--- Perintah A ---
Salin ulang baris-baris dari daftar di bawah ini tanpa perubahan apa pun. Mulailah dari baris yang memuat "Is the white dishware" dan berhentilah setelah baris yang memuat "blue kitchen island (bbox: 95 288 625 587) →".

--- Bacaan ---
----
2.5/5
Adventure
Animation
Blockbuster
Box Office
coming of age
Family
Friendship
Hollywood
Pop-Corn Movie
The Jose Flash Review
The Jose Flash Review
The Jose Flash Review
The Good Dinosaur
Setelah musim panas lalu menuai
sukses besar, lewat Inside Out, baik secara kritik maupun komersial, musim dingin ini Disney-Pixar mempersembahkan animasi
keduanya di tahun 2015. Ini memang bukan kebiasaan mereka merilis lebih dari 1
judul dalam 1 tahun. Maklum, The Good
Dinosaur (TGD) ini rencana awalnya dirilis musim panas 2014. Namun TGD
diterpa cukup banyak masalah, yang paling krusial adalah ‘dipecat’-nya
sutradara Bob Peterson (Up!) dan
beberapa kru lain yang konon disebabkan oleh perbedaan kreatif. Kursi sutradara
pun berpindah ke Peter Sohn (short animation Partly Cloudy yang jadi animasi pembuka Up!). Buntutnya, Finding Dory
pun terdorong mundur hingga musim panas 2016 karena rencana tanggal rilis
awalnya ditempati oleh TGD. Sebagai studio animasi yang sudah punya reputasi
animasi-animasi dengan cerita unik, penuh makna, dan storytelling yang bisa
dinikmati anak-anak maupun dewasa (meski seringkali tema-temanya lebih bisa
dinikmati penonton dewasa ketimbang anak-anak), berbagai masalah yang terjadi di
balik layar ini diharapkan tidak berimbas pada produk akhir. Well, history
tells that issues that much often affect the final result. Toh tema dinosaurus
bukan hal yang baru lagi, termasuk Walt Disney sendiri yang pernah membuat
gabungan animasi-live action Dinosaur
di tahun 2000 yang meski mengumpulkan ratusan juta dollar, namun terhitung tak
terlalu baik, mengingat budgetnya yang tertinggi di tahun 2000.
Secara unik, TGD bercerita dari
sudut pandang seekor Apatosaurus bernama Arlo yang merasa minder karena tak
sehebat anggota keluarga yang lain; ayah Henry, ibunda Ida, serta kedua
kakaknya, Libby dan Buck. Berniat memberi semangat putra bungsunya dalam
menemukan bakat terbaiknya, Henry mengajak Arlo ‘bertualang’. Siapa sangka
petualangan ini berbuntut petaka. Arlo terpisah dari sang ayah dan terdampar di
tanah yang tak ia kenal. Tak sendiri, Arlo ditemani Spot, seorang manusia gua
yang awalnya menjadi musuh Arlo, namun akhirnya menjadi teman perjalanan
senasib sepenanggungan untuk mencari jalan pulang. Tentu saja alam yang liar
tak membuat perjalanan mereka menjadi mulus. Mulai kawanan Pterodactyl ganas,
hingga Velociraptor yang tak kalah buasnya. Arlo dan Spot bahu-membahu untuk
saling melindungi dan above all, saling menemukan jati diri.
Membaca plot di atas, lantas
membandingkan ide-ide cerita film Pixar sebelumnya, akan terasa sangat generik.
----
--- Data yang Ditampilkan ---
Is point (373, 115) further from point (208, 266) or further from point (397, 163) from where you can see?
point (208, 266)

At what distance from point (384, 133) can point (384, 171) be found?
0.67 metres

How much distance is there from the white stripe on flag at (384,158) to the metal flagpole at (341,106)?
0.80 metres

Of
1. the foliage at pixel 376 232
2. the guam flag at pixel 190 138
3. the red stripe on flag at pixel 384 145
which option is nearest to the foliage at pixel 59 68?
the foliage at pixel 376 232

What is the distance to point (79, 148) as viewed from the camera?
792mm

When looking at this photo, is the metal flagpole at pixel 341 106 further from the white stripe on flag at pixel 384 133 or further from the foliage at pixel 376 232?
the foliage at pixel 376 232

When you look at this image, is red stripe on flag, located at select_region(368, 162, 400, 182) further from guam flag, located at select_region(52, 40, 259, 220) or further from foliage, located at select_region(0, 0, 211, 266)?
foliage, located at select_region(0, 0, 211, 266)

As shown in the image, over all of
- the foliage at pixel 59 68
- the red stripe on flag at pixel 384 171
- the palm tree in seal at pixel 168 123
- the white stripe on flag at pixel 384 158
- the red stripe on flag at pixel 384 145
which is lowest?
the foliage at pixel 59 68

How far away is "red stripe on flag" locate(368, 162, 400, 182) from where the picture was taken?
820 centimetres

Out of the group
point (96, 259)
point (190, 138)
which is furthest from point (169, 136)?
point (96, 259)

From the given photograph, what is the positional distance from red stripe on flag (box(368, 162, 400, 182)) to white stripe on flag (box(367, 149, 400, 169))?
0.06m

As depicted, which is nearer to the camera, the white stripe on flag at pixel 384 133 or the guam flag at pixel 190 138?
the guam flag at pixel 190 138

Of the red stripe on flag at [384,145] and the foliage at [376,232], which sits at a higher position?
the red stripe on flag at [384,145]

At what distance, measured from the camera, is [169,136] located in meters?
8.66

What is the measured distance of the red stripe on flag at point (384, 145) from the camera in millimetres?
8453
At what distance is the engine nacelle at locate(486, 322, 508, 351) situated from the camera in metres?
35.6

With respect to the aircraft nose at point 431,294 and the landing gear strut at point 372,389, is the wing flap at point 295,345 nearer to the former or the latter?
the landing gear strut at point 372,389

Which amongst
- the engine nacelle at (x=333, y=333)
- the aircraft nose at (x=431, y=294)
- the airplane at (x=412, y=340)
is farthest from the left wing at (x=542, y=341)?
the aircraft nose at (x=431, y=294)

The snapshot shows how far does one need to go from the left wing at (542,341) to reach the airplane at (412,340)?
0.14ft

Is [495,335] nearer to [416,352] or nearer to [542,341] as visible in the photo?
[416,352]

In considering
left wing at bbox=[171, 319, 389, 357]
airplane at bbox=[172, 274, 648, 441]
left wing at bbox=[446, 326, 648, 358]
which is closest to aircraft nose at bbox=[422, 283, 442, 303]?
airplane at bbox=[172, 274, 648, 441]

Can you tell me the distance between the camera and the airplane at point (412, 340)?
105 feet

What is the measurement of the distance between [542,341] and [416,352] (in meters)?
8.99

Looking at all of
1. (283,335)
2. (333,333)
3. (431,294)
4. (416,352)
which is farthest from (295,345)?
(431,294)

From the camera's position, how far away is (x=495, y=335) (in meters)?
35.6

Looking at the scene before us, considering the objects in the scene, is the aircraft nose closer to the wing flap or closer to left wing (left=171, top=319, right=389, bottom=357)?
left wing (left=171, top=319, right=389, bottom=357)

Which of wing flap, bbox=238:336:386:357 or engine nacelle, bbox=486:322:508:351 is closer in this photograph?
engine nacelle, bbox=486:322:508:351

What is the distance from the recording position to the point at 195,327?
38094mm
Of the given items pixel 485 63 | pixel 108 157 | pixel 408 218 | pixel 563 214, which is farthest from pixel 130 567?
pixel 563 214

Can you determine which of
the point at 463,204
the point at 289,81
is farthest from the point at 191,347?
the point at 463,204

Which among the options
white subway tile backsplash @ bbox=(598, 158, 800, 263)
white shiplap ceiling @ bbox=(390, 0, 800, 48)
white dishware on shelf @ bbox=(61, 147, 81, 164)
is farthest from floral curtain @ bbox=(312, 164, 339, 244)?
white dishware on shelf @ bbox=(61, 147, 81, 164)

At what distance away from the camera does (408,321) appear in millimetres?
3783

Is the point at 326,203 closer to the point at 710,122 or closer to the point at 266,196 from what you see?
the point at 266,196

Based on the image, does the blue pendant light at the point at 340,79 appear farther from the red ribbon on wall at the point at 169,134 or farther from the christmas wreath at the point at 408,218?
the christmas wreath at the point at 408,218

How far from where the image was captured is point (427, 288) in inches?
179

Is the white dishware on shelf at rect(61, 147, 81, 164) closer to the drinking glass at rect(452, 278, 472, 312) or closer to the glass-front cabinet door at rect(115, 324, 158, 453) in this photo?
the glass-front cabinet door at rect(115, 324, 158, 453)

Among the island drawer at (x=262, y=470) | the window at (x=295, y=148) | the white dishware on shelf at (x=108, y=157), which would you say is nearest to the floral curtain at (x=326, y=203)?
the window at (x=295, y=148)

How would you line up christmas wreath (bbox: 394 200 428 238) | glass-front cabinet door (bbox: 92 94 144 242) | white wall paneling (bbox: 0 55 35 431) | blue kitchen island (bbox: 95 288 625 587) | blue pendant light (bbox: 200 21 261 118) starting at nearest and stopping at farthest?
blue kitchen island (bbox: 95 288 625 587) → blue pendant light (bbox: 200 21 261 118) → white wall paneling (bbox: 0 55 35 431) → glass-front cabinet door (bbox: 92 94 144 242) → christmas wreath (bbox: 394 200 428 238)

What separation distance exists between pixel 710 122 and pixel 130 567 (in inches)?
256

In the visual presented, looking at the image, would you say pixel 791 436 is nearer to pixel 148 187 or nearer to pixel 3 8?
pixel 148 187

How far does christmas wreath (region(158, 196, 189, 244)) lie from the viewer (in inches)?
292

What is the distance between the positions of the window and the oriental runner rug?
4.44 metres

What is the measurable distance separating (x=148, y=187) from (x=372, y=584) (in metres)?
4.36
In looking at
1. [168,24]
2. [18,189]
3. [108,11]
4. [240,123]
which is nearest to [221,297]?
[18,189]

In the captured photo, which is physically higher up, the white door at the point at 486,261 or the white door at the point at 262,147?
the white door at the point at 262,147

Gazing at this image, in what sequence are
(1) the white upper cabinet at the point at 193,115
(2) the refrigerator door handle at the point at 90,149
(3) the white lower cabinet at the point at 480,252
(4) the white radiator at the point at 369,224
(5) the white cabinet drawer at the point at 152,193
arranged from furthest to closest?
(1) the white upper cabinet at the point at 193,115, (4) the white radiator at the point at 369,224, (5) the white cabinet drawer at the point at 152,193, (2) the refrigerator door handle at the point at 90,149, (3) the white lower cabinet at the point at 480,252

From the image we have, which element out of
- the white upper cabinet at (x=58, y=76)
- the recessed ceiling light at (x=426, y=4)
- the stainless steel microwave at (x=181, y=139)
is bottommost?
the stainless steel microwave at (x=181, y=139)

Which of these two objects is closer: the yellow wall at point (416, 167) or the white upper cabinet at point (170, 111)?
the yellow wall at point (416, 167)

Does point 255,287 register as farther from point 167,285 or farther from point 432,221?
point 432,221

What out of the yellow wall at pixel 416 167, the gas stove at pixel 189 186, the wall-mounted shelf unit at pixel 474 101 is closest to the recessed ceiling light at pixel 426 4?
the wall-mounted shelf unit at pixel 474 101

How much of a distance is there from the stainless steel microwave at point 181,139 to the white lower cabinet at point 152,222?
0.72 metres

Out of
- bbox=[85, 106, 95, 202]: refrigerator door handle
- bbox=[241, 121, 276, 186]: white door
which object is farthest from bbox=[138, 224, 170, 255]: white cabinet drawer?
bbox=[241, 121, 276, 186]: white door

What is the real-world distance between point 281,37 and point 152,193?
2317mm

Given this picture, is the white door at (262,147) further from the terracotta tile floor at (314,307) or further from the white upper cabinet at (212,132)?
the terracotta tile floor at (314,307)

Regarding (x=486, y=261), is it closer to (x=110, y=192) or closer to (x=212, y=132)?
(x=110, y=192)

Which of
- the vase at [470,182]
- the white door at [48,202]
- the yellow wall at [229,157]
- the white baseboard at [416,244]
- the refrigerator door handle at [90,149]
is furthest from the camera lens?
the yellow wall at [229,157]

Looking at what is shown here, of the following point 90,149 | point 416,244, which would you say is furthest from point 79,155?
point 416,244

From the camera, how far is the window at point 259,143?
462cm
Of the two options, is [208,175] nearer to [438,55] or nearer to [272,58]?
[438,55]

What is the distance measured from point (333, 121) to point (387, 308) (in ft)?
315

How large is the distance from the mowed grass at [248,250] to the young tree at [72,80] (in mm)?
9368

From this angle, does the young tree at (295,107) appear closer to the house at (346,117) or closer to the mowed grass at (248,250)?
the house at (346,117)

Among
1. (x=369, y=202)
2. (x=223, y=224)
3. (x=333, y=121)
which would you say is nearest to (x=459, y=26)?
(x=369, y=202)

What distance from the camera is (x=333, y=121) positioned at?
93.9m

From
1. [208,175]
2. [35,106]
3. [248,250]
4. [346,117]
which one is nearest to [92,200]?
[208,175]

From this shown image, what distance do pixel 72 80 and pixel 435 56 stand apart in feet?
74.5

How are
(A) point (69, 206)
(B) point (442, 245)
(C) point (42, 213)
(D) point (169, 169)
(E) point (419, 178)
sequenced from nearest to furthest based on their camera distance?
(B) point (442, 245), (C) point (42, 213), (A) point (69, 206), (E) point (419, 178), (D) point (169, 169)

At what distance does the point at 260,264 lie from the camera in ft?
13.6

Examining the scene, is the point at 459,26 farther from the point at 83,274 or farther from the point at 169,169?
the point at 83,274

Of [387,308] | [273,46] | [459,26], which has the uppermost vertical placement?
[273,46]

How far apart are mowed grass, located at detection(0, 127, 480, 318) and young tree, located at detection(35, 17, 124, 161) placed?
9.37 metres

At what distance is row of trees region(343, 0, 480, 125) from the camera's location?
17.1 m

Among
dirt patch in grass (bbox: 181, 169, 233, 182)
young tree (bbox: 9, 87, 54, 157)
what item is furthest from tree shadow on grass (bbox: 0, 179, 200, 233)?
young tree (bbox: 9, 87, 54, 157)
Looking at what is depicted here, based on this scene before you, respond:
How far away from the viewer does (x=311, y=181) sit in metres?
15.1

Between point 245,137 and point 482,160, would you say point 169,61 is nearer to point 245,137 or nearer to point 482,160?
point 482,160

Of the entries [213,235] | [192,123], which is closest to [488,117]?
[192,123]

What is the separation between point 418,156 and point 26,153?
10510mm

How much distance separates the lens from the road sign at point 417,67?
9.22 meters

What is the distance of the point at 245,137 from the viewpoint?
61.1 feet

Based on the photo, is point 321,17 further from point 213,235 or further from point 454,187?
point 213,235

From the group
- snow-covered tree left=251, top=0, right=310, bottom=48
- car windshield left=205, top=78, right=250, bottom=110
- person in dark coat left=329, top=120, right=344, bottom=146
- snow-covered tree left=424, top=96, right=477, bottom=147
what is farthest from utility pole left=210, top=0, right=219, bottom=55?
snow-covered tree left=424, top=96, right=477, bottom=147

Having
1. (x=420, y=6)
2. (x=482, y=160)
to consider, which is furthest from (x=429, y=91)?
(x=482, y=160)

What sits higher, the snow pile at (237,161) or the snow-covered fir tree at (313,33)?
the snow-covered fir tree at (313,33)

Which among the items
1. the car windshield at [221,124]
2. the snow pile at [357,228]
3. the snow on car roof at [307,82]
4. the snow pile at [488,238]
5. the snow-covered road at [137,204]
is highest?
----
--- Perintah B ---
Sebutkan semua anggota keluarga Arlo yang namanya disebut dalam bacaan tentang film The Good Dinosaur.

--- Jawaban A ---
Is the white dishware on shelf at rect(61, 147, 81, 164) closer to the drinking glass at rect(452, 278, 472, 312) or closer to the glass-front cabinet door at rect(115, 324, 158, 453) in this photo?
the glass-front cabinet door at rect(115, 324, 158, 453)

Among the island drawer at (x=262, y=470) | the window at (x=295, y=148) | the white dishware on shelf at (x=108, y=157), which would you say is nearest to the floral curtain at (x=326, y=203)?
the window at (x=295, y=148)

How would you line up christmas wreath (bbox: 394 200 428 238) | glass-front cabinet door (bbox: 92 94 144 242) | white wall paneling (bbox: 0 55 35 431) | blue kitchen island (bbox: 95 288 625 587) | blue pendant light (bbox: 200 21 261 118) starting at nearest and stopping at farthest?
blue kitchen island (bbox: 95 288 625 587) → blue pendant light (bbox: 200 21 261 118) → white wall paneling (bbox: 0 55 35 431) → glass-front cabinet door (bbox: 92 94 144 242) → christmas wreath (bbox: 394 200 428 238)

--- Jawaban B ---
- Henry (ayah)
- Ida (ibunda)
- Libby (kakak)
- Buck (kakak)